Passage -
On the psychological impact on WWI soldiers with facial trauma:

One of the most striking things I read was by this great surgeon, a New Zealand surgeon named Sir Harold Gillies who became the great innovator of plastic surgery for the wounded men. He tells a story in his autobiography about a man in the ward, a beautiful boy, who had lost his face. And mirrors were forbidden in the ward. But at one point, this guy got ahold of a little shaving glass and he saw himself in the mirror. And he was just so depressed by it that he wouldn't come out, and he wouldn't talk to anybody and he spent the rest of his life as a recluse just because of the mental damage, psychological damage that his own self-image caused him.

 

 

 

On soldiers' treatment by society when they returned home from WWI:

Somewhere I read story about the BBC in England in the 1920s and 30s. There was a group of men that had all lost their faces during the war and they were so repulsive to the common, everyday eye that they just stayed reclusively inside the BBC studios. So, these men had beautiful voices and all over the country people were listening to them [on the radio], and hearing their golden tones, and imagining them to be these very handsome people. But that they would have to have a lad—a carry out boy—go out to the corner restaurants to find something for them to eat because they didn't want to go out in the streets themselves and be seen.

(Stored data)
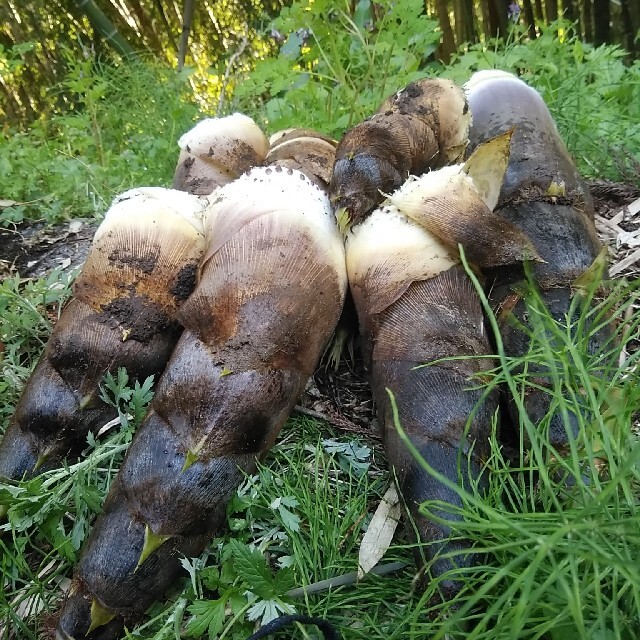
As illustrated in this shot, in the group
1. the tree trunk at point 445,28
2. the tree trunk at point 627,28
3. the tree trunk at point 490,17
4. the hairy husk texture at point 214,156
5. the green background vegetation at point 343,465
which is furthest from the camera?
the tree trunk at point 490,17

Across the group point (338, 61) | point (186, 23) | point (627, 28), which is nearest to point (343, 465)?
point (338, 61)

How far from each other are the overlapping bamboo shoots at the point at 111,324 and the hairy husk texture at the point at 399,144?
1.57 ft

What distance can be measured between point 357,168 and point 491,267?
471 millimetres

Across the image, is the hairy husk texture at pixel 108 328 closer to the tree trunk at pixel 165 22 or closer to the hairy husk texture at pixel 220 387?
the hairy husk texture at pixel 220 387

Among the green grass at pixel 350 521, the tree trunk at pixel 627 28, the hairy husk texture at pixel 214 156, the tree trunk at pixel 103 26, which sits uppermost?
the tree trunk at pixel 103 26

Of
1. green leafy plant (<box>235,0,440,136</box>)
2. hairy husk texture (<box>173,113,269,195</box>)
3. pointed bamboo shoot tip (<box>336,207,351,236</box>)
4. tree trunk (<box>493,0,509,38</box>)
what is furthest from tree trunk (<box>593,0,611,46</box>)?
pointed bamboo shoot tip (<box>336,207,351,236</box>)

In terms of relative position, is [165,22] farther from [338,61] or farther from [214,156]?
[214,156]

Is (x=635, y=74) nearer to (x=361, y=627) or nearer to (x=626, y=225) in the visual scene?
(x=626, y=225)

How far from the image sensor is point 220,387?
4.64 ft

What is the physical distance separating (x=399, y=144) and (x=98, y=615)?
1.44 metres

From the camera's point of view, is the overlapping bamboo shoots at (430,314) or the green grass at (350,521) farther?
the overlapping bamboo shoots at (430,314)

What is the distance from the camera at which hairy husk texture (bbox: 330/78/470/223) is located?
1705mm

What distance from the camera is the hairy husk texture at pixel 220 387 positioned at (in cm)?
131

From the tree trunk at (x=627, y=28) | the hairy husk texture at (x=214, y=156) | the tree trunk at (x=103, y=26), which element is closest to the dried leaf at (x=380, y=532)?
the hairy husk texture at (x=214, y=156)
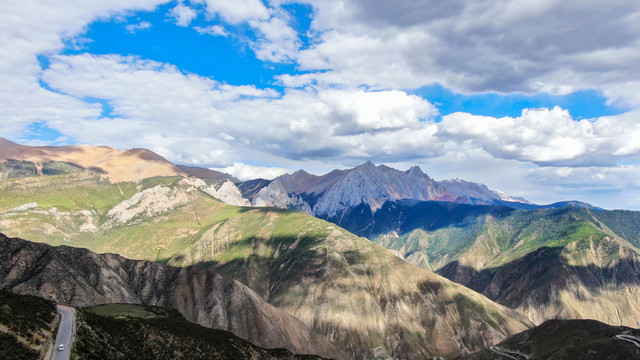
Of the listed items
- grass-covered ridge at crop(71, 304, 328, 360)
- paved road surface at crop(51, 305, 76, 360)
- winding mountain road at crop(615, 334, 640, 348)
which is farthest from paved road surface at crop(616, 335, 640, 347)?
paved road surface at crop(51, 305, 76, 360)

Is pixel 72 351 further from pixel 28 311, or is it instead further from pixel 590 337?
pixel 590 337

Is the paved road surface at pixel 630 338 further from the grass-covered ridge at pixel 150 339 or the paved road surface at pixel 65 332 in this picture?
the paved road surface at pixel 65 332

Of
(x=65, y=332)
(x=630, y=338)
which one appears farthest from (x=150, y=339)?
(x=630, y=338)

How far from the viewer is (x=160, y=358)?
361 feet

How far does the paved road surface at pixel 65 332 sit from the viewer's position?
243ft

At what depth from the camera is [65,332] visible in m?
82.6

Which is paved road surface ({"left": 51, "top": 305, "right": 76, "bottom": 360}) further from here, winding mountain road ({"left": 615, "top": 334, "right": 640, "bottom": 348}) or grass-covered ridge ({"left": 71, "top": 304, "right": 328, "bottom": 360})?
winding mountain road ({"left": 615, "top": 334, "right": 640, "bottom": 348})

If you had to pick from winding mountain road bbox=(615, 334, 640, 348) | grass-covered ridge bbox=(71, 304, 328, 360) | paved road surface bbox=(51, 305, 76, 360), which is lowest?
grass-covered ridge bbox=(71, 304, 328, 360)

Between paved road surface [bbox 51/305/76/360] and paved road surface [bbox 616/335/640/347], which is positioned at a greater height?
paved road surface [bbox 51/305/76/360]

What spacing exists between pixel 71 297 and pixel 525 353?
212 metres

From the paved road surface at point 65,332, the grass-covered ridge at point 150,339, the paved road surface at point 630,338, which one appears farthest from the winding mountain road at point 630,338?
the paved road surface at point 65,332

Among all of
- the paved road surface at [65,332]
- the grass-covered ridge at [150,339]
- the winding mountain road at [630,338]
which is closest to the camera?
the paved road surface at [65,332]

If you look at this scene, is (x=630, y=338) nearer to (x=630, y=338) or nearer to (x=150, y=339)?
(x=630, y=338)

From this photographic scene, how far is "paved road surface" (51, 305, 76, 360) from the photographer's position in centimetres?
7400
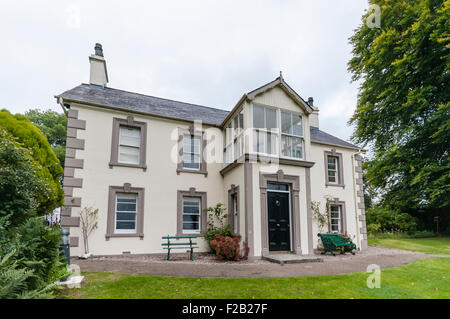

Required action 1 - In the passage about WWI facial wounds, what was forbidden in the hospital ward?
Required action 2 - Output the section of the passage about WWI facial wounds that opens with the words containing "One of the most" and closes with "self-image caused him.".

Solution 1 - Mirrors were forbidden in the ward.

Solution 2 -
One of the most striking things I read was by this great surgeon, a New Zealand surgeon named Sir Harold Gillies who became the great innovator of plastic surgery for the wounded men. He tells a story in his autobiography about a man in the ward, a beautiful boy, who had lost his face. And mirrors were forbidden in the ward. But at one point, this guy got ahold of a little shaving glass and he saw himself in the mirror. And he was just so depressed by it that he wouldn't come out, and he wouldn't talk to anybody and he spent the rest of his life as a recluse just because of the mental damage, psychological damage that his own self-image caused him.